→ **Challenges**:
• A. According to the session descriptions on civic engagement and dialogue, which three innovations will be considered in the session on facilitating a dialogue-based society?
• B. Write the next part of the session descriptions on civic engagement and dialogue, starting after their final sentence.

→ **Text provided**:
Linking People and Communities with Public Policy-Makers: Innovative, Community-Driven Strategies Of "Civic Engagement" In Public Policy-Making On Behalf Of Children & Families
The Civic Engagement Project supports innovative, community-driven strategies of "civic engagement" in public policy-making on behalf of young children and families, with the goal of creating better public policy decisions and outcomes. CEP is committed to engaging very diverse peoples/ communities beyond "input," that steer public funds. CEP focuses on engaging populations traditionally underrepresented in the public policy-making process and creating sustainable relationships between people/ communities and public policy-makers. This session opens with a short video giving an overview of CEP and highlighting various forms of "dialogue" as a community engagement strategy. Representatives from San Mateo and San Diego, CA will showcase several innovative approaches (world caf?, community dialogues, etc.) linking residents with policymakers around policy affecting young children and their families. The session will combine short presentation and interactive discussions, encouraging thoughtful comparison of different approaches.
Society's Breakthrough! - Facilitating a Dialogue-based Society
Three innovations in the field of dialogue can help change the way we think and talk as a society - not just in small groups, but as a wise and responsible "We the People." In this session, we will consider Dynamic Facilitation, the Wisdom Council, and the Citizens Amendment. These are described in the book, Society's Breakthrough! Releasing Essential Wisdom and Virtue in All the People, by Jim Rough.

→ **Data section**:
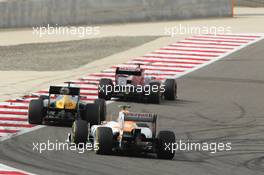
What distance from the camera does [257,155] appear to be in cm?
2714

→ **Task-by-task answers**:
• A. Dynamic Facilitation, the Wisdom Council, and the Citizens Amendment.

• B.
Bridges Across Racial Polarization?: A Model Program of Interracial Dialogue
Bridges Across Racial Polarization, recently named a "Solution for America" by the Pew Partnership for Civic Change, is a unique response to the need to build better communication and understanding among all segments of our community. Bridges currently engages over 300 people in informal, interracial social gatherings, offering opportunities to develop greater interaction, new friendships, and broader understanding among people of different races. With relationship building at its core, the Bridges program is a common-sense approach to bringing individuals together in each other's homes to share food and conversation with one another. Bridges can be replicated or adapted to meet the needs of any community, group, organization, or business. Conference participants will receive theoretical and concrete information regarding the development of the program and implementation guidelines. The session will include discussion, interaction and handouts.
The Heart of Bohm's Dialogue (continued)
Session 2: The Power of Insight and the Roots of Violence: ?This session will be a collaborative inquiry into the issues raised in Session 1, with emphasis on the possibility of radical breakthroughs and understandings. If Bohm's vision of participatory experience is to have a solid foundation, the blockages to this vision must be met head-on. This involves exploring the tacit nature of our own violent tendencies, prior to their eruption in overt contexts. When our body signals an insult to our self-image in response to the "other" in social intercourse, can we slow down, notice, and grasp the meaning?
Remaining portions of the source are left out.